Required work: Write the material out again in full, exactly.

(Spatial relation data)
----------

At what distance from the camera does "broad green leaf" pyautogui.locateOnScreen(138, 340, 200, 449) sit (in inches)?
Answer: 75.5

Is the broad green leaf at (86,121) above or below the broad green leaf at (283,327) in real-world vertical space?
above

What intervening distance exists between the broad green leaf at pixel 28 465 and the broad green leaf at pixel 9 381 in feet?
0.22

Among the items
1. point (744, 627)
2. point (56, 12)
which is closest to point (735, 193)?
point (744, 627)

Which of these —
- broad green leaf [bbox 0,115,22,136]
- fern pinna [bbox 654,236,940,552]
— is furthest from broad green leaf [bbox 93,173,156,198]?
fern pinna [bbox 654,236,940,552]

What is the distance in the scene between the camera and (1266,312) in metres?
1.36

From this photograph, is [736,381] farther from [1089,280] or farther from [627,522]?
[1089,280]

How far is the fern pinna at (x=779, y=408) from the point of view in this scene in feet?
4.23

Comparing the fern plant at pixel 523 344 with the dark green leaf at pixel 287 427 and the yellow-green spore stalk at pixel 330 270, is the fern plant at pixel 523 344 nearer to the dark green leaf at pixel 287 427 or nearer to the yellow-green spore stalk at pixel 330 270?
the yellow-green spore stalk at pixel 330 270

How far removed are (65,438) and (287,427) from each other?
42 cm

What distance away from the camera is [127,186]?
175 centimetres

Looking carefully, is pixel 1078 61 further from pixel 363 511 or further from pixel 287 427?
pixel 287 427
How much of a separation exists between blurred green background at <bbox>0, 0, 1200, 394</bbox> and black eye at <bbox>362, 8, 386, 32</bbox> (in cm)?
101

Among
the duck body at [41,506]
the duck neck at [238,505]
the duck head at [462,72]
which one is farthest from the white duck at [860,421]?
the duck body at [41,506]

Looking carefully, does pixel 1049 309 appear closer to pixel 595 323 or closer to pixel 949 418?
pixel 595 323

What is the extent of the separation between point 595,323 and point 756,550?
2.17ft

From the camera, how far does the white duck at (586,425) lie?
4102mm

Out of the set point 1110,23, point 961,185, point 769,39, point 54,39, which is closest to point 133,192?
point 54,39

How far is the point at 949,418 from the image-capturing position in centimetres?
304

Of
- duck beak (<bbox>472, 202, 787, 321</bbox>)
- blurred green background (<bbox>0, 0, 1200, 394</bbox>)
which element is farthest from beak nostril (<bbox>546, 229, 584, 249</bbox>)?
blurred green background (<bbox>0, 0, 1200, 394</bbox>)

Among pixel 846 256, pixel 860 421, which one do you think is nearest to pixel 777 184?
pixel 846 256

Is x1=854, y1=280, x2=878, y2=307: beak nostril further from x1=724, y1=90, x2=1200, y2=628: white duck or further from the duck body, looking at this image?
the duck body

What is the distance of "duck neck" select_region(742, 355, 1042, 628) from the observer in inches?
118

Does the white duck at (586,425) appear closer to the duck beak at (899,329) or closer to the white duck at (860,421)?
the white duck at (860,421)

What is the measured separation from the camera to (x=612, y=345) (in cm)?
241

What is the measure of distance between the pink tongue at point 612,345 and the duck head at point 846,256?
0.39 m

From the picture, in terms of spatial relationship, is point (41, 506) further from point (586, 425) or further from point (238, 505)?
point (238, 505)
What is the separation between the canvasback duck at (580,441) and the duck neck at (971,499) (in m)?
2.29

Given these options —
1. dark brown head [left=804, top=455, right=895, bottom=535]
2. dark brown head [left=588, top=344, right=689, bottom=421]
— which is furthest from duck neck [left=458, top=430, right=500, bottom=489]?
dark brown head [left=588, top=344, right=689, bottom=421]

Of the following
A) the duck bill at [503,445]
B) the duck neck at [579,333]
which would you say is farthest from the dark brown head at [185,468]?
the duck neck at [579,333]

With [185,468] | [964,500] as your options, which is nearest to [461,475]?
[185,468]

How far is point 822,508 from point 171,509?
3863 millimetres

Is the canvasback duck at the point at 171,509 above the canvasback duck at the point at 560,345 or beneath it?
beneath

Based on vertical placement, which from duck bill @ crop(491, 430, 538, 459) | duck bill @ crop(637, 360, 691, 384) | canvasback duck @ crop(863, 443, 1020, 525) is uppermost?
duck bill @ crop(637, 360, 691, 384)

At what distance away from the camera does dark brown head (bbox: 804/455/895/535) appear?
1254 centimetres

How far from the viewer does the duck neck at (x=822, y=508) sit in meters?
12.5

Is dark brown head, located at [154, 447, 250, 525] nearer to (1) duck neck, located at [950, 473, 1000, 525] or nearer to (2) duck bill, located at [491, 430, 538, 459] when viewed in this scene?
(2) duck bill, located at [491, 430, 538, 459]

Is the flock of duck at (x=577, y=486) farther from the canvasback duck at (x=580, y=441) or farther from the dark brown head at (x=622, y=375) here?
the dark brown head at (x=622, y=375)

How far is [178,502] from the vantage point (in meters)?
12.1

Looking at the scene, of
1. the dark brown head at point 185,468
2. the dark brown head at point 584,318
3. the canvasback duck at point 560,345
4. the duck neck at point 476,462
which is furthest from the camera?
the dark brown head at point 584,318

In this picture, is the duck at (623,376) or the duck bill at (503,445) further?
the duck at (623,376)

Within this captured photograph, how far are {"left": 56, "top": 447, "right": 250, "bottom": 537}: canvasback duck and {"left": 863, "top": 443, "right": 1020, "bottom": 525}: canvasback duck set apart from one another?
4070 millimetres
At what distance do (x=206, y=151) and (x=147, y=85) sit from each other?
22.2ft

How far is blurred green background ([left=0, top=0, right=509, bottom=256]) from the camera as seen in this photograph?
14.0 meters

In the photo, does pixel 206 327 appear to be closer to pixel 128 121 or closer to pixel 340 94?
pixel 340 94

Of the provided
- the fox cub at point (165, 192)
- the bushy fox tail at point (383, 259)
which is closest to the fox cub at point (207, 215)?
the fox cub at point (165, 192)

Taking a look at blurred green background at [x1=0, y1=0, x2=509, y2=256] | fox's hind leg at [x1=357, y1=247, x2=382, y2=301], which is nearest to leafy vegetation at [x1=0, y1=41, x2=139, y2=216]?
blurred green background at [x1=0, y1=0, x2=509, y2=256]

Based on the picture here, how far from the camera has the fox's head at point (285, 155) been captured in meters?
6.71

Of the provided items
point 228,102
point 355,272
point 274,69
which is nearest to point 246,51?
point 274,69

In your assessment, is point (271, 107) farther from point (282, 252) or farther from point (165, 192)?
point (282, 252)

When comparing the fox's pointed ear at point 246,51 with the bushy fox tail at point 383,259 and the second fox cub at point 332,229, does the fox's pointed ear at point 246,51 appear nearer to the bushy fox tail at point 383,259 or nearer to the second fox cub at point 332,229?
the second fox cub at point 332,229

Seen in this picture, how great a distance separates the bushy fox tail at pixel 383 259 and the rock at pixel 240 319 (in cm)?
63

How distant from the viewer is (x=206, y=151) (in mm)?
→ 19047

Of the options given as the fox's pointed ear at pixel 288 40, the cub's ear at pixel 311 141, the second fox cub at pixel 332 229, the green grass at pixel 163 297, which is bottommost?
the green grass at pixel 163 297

----------

Answer to the exercise:
At what distance from the camera does "broad green leaf" pyautogui.locateOnScreen(138, 340, 200, 449) sit (in inches)?
Answer: 75.5

Is the broad green leaf at (86,121) above or below the broad green leaf at (283,327) in real-world vertical space?
above

What intervening distance exists between the broad green leaf at pixel 28 465 and the broad green leaf at pixel 9 381 in feet?
0.22

Among the items
1. point (744, 627)
2. point (56, 12)
which is closest to point (735, 193)?
point (744, 627)

Which of these —
- broad green leaf [bbox 0,115,22,136]
- fern pinna [bbox 654,236,940,552]
— is furthest from broad green leaf [bbox 93,173,156,198]?
fern pinna [bbox 654,236,940,552]

What is the distance in the scene between the camera and (1266,312) in metres?
1.36

From this photograph, is [736,381] farther from [1089,280] or farther from [627,522]?
[1089,280]

How far is the fern pinna at (x=779, y=408) from the point of view in this scene in feet?
4.23

Comparing the fern plant at pixel 523 344 with the dark green leaf at pixel 287 427 and the yellow-green spore stalk at pixel 330 270, is the fern plant at pixel 523 344 nearer to the dark green leaf at pixel 287 427 or nearer to the yellow-green spore stalk at pixel 330 270?
the yellow-green spore stalk at pixel 330 270

How far removed are (65,438) and (287,427) from each other?
42 cm

What distance away from the camera is [127,186]?
175 centimetres

Looking carefully, is pixel 1078 61 further from pixel 363 511 or further from pixel 287 427?
pixel 287 427
How much of a separation exists between blurred green background at <bbox>0, 0, 1200, 394</bbox> and black eye at <bbox>362, 8, 386, 32</bbox> (in cm)?
101

Among
the duck body at [41,506]
the duck neck at [238,505]
the duck head at [462,72]
which one is farthest from the white duck at [860,421]?
the duck body at [41,506]

Looking carefully, does pixel 1049 309 appear closer to pixel 595 323 or closer to pixel 949 418?
pixel 595 323

What is the extent of the separation between point 595,323 and point 756,550?
2.17ft

From the camera, how far does the white duck at (586,425) lie?
4102mm

Out of the set point 1110,23, point 961,185, point 769,39, point 54,39, which is closest to point 133,192?
point 54,39

How far is the point at 949,418 from the image-capturing position in centimetres?
304

Of
- duck beak (<bbox>472, 202, 787, 321</bbox>)
- blurred green background (<bbox>0, 0, 1200, 394</bbox>)
which element is farthest from beak nostril (<bbox>546, 229, 584, 249</bbox>)?
blurred green background (<bbox>0, 0, 1200, 394</bbox>)

Among pixel 846 256, pixel 860 421, which one do you think is nearest to pixel 777 184?
pixel 846 256

Is x1=854, y1=280, x2=878, y2=307: beak nostril further from x1=724, y1=90, x2=1200, y2=628: white duck or further from the duck body, looking at this image?
the duck body

What is the distance of "duck neck" select_region(742, 355, 1042, 628) from the observer in inches?
118

Does the white duck at (586,425) appear closer to the duck beak at (899,329) or closer to the white duck at (860,421)?
the white duck at (860,421)

What is the measured separation from the camera to (x=612, y=345) (in cm)?
241

What is the measure of distance between the pink tongue at point 612,345 and the duck head at point 846,256?
0.39 m

From the picture, in terms of spatial relationship, is point (41, 506) further from point (586, 425) or further from point (238, 505)?
point (238, 505)
What is the separation between the canvasback duck at (580,441) and the duck neck at (971,499) (in m)?
2.29

Given these options —
1. dark brown head [left=804, top=455, right=895, bottom=535]
2. dark brown head [left=588, top=344, right=689, bottom=421]
— which is furthest from duck neck [left=458, top=430, right=500, bottom=489]?
dark brown head [left=588, top=344, right=689, bottom=421]

Of the following
A) the duck bill at [503,445]
B) the duck neck at [579,333]
which would you say is farthest from the dark brown head at [185,468]?
the duck neck at [579,333]

With [185,468] | [964,500] as your options, which is nearest to [461,475]?
[185,468]

How far is point 822,508 from point 171,509?
3863 millimetres

Is the canvasback duck at the point at 171,509 above the canvasback duck at the point at 560,345 or beneath it?
beneath

Based on vertical placement, which from duck bill @ crop(491, 430, 538, 459) | duck bill @ crop(637, 360, 691, 384) | canvasback duck @ crop(863, 443, 1020, 525) is uppermost?
duck bill @ crop(637, 360, 691, 384)

At what distance away from the camera does dark brown head (bbox: 804/455/895/535) appear?
1254 centimetres

How far from the viewer does the duck neck at (x=822, y=508) sit in meters?
12.5

Is dark brown head, located at [154, 447, 250, 525] nearer to (1) duck neck, located at [950, 473, 1000, 525] or nearer to (2) duck bill, located at [491, 430, 538, 459] when viewed in this scene?
(2) duck bill, located at [491, 430, 538, 459]

Is the flock of duck at (x=577, y=486) farther from the canvasback duck at (x=580, y=441) or farther from the dark brown head at (x=622, y=375) here?
the dark brown head at (x=622, y=375)

How far is [178,502] from the vantage point (in meters)?
12.1

Looking at the scene, of
1. the dark brown head at point 185,468
2. the dark brown head at point 584,318
3. the canvasback duck at point 560,345
4. the duck neck at point 476,462
which is furthest from the camera?
the dark brown head at point 584,318

In this picture, is the duck at (623,376) or the duck bill at (503,445) further?
the duck at (623,376)

Within this captured photograph, how far are {"left": 56, "top": 447, "right": 250, "bottom": 537}: canvasback duck and {"left": 863, "top": 443, "right": 1020, "bottom": 525}: canvasback duck set apart from one another?
4070 millimetres
At what distance do (x=206, y=151) and (x=147, y=85) sit from each other?
22.2ft

How far is blurred green background ([left=0, top=0, right=509, bottom=256]) from the camera as seen in this photograph?
14.0 meters

In the photo, does pixel 206 327 appear to be closer to pixel 128 121 or closer to pixel 340 94?
pixel 340 94

Of the provided
- the fox cub at point (165, 192)
- the bushy fox tail at point (383, 259)
which is closest to the fox cub at point (207, 215)?
the fox cub at point (165, 192)

Taking a look at blurred green background at [x1=0, y1=0, x2=509, y2=256] | fox's hind leg at [x1=357, y1=247, x2=382, y2=301], which is nearest to leafy vegetation at [x1=0, y1=41, x2=139, y2=216]?
blurred green background at [x1=0, y1=0, x2=509, y2=256]

Based on the picture here, how far from the camera has the fox's head at point (285, 155) been captured in meters?
6.71

Of the provided items
point 228,102
point 355,272
point 274,69
which is nearest to point 246,51?
point 274,69

In your assessment, is point (271, 107) farther from point (282, 252) or farther from point (165, 192)?
point (282, 252)

When comparing the fox's pointed ear at point 246,51 with the bushy fox tail at point 383,259 and the second fox cub at point 332,229, does the fox's pointed ear at point 246,51 appear nearer to the bushy fox tail at point 383,259 or nearer to the second fox cub at point 332,229?
the second fox cub at point 332,229

Seen in this picture, how great a distance separates the bushy fox tail at pixel 383 259 and the rock at pixel 240 319 (in cm)?
63

How distant from the viewer is (x=206, y=151) (in mm)?
→ 19047

Of the options given as the fox's pointed ear at pixel 288 40, the cub's ear at pixel 311 141, the second fox cub at pixel 332 229, the green grass at pixel 163 297, which is bottommost?
the green grass at pixel 163 297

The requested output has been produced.